* Document extract *
By Jordan Fabian and Jennifer A. Dlouhy
The oil and gas industry shed nearly 51,000 drilling and refining jobs in March, a 9% reduction that is likely to get worse as prices plunge.
March’s job losses rise by 15,000 when ancillary jobs such as construction, manufacturing of drilling equipment and shipping are included, according to BW Research Partnership, a research consultancy, which analyzed Department of Labor data combined with the firm’s own survey data of about 30,000 energy companies.
West Texas Intermediate plunged below zero on Monday for the first time in history with the contract for May nearing expiration, leaving traders in a panic as they tried to avoid taking delivery of physical barrels. On Tuesday the losses spread to the next month — highlighting the massive glut in the market causing the rout rather than any technical quirk.
Energy stocks pared their decline following Trump’s tweet. The Standard & Poor’s 500 Energy Index was down 1.9% at 9:54 a.m. in New York after tumbling as much as 4.4%.
The Trump administration has spent weeks looking for ways to help independent oil companies battered by the price rout.
The Energy Department already has drafted a plan to effectively compensate those companies for halting oil production by buying their untapped crude reserves and making them part of the U.S. government’s emergency stockpile. Under the plan, the government would essentially buy the oil locked underground but ask producers to hold off on extracting or delivering it.
Federal law authorizes the Energy Department to set aside as much as 1 billion barrels of oil for emergencies, but the agency has only used about two thirds of that capacity with crude stashed in a complex of salt caverns along the Gulf Coast. That creates the opening for the new keep-it-in-the-ground approach to oil reserves.
Trump has rebuffed other proposals for industry-targeted aid, including a broad effort to stop charging energy companies royalties for oil and gas produced on federal lands and waters. The Interior Department has said oil companies can seek royalty relief on a case-by-case basis, instead of under a broad Trump administration waiver.

* Data listing *
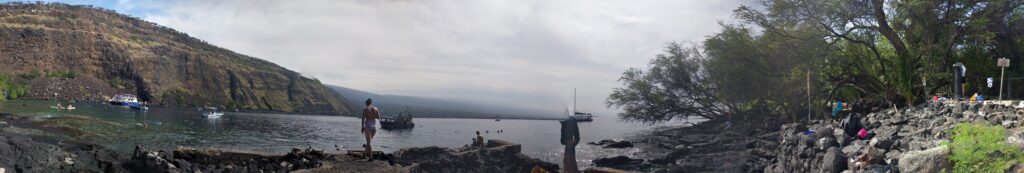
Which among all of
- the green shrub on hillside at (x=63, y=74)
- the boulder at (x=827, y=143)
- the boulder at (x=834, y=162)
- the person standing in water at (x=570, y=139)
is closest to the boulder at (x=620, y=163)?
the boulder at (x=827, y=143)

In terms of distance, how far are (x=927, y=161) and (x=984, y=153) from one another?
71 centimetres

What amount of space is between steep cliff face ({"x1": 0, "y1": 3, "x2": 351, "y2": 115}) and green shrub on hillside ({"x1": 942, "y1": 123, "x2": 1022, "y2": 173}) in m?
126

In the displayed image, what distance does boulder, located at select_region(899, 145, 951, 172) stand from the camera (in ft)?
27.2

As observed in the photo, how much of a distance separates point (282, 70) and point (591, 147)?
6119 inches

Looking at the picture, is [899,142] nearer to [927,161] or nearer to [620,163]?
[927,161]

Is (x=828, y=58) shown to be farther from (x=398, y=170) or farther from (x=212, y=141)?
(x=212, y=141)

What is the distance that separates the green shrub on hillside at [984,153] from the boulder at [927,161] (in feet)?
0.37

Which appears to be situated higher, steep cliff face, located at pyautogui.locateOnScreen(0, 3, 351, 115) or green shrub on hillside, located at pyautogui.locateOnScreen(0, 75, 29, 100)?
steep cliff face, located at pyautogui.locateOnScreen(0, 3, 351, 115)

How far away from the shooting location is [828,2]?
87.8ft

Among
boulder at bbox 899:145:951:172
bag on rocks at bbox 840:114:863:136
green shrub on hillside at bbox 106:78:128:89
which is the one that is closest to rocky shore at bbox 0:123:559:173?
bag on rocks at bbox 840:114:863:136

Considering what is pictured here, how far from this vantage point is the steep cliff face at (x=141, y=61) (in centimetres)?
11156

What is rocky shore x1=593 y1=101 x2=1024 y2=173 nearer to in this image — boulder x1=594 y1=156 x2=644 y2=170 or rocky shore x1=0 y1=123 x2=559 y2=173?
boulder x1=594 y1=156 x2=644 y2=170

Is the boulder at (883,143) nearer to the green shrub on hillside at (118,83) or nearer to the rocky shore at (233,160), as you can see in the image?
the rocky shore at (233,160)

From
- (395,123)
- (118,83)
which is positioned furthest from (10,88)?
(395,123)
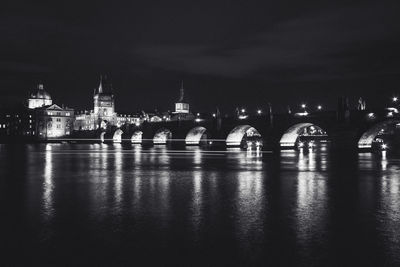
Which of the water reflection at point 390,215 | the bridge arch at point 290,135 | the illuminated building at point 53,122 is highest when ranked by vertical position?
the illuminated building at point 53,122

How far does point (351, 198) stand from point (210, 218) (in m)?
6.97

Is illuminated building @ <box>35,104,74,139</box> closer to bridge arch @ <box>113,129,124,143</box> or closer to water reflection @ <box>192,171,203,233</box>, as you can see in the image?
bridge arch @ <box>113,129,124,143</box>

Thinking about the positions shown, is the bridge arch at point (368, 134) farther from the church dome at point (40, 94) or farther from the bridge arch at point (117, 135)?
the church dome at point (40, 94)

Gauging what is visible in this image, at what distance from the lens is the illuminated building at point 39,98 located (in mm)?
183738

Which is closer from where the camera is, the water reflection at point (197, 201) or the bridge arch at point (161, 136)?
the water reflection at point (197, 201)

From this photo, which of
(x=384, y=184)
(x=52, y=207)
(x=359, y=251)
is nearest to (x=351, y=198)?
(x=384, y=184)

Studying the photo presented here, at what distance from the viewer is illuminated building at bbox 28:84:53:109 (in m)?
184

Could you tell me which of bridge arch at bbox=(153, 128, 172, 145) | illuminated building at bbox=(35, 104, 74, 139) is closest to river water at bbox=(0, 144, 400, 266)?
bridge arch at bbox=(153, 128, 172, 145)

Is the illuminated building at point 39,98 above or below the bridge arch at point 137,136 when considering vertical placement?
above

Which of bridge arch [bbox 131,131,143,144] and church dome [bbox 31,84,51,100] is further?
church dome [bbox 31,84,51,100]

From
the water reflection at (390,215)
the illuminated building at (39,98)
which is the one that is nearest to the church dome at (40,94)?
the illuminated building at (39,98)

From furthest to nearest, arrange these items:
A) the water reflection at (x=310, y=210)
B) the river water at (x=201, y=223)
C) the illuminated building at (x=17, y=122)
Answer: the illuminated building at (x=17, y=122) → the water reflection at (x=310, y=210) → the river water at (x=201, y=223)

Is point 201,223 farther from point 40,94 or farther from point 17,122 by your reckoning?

* Instructions *
- A) For each statement below, say yes or no on whether it agrees with the oil-jobs article, and quote the article's deciding words. (i) The oil and gas industry lost nearly 51,000 drilling and refining jobs in March. (ii) The Energy Department has already used its full authorized capacity of 1 billion barrels. (iii) Trump accepted a broad effort to stop charging energy companies royalties on federal lands and waters.
- B) Please quote the oil-jobs article from "March’s job losses" up to and including "much as 4.4%.".
The listing is separate from the oil-jobs article and does not belong to it.

* Solutions by task *
- A)
(i) Yes: "The oil and gas industry shed nearly 51,000 drilling and refining jobs in March"
(ii) No: "the agency has only used about two thirds of that capacity"
(iii) No: "Trump has rebuffed other proposals for industry-targeted aid, including a broad effort to stop charging energy companies royalties for oil and gas produced on federal lands and waters"

- B)
March’s job losses rise by 15,000 when ancillary jobs such as construction, manufacturing of drilling equipment and shipping are included, according to BW Research Partnership, a research consultancy, which analyzed Department of Labor data combined with the firm’s own survey data of about 30,000 energy companies.
West Texas Intermediate plunged below zero on Monday for the first time in history with the contract for May nearing expiration, leaving traders in a panic as they tried to avoid taking delivery of physical barrels. On Tuesday the losses spread to the next month — highlighting the massive glut in the market causing the rout rather than any technical quirk.
Energy stocks pared their decline following Trump’s tweet. The Standard & Poor’s 500 Energy Index was down 1.9% at 9:54 a.m. in New York after tumbling as much as 4.4%.